|Title||Focused blind deconvolution of earthquake signals|
|Publication Type||Conference Paper|
|Year of Publication||2018|
|Authors||Bharadwaj, P, Mukuhira, Y, Demanet, L, Fehler, M, Fournier, A|
|Conference Name||AGU Fall Meeting|
|Publisher||American Geophysical Union|
|Conference Location||Washington, DC|
Focused blind deconvolution (FBD) is the state-of-the-art blind deconvolution algorithm that can simultaneously estimate the subsurface Green’s function and the earthquake source signature from the records at multiple receiver stations.

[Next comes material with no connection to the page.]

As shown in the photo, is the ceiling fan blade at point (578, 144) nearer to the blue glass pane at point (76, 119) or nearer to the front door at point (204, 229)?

The inherent indeterminacy in multichannel blind deconvolution, which is difficult to resolve with the traditional sparsity assumptions on the Green’s functions, is resolved in FBD because it seeks a solution where the Green’s functions are maximally “white” and “front-loaded”. These assumptions, which are suitable in the seismic context, are numerically encoded as energy focusing constraints. FBD allows reliable blind deconvolution of the earthquake records without any of the following prerequisites: knowledge on the focal mechanism of the earthquake; synthetic wave modeling to construct the deconvolution operator; identification or windowing of the body-wave phases; and accurate determination of the source duration. Obtaining knowledge about the earthquake source is only possible by analyzing the far-field records as most of the events occur in places with sparse local seismological or geodetic instrumentation. In FBD, the source signature is isolated from the records by undoing the propagation effects in order to learn the fault mechanism. In addition to this, the estimated Green’s function can be independently studied to understand the subsurface mechanical properties. For example, the FBD-estimated Green’s functions due to multiple events, with arbitrary source signatures, occurring at the same location can be interpreted to map the time-lapse changes in these properties. FBD is a multichannel processing algorithm, i.e., it heavily relies on fact that the waves are recorded at multiple far-field receiver stations. Also, FBD requires that the records are sufficiently low-pass filtered such that the fault length of the earthquake is much smaller than the wavelength corresponding to the maximum frequency. In this abstract, we deconvolve the events occurred in the Tohuku region to test whether the FBD outputs are conforming with the existing literature.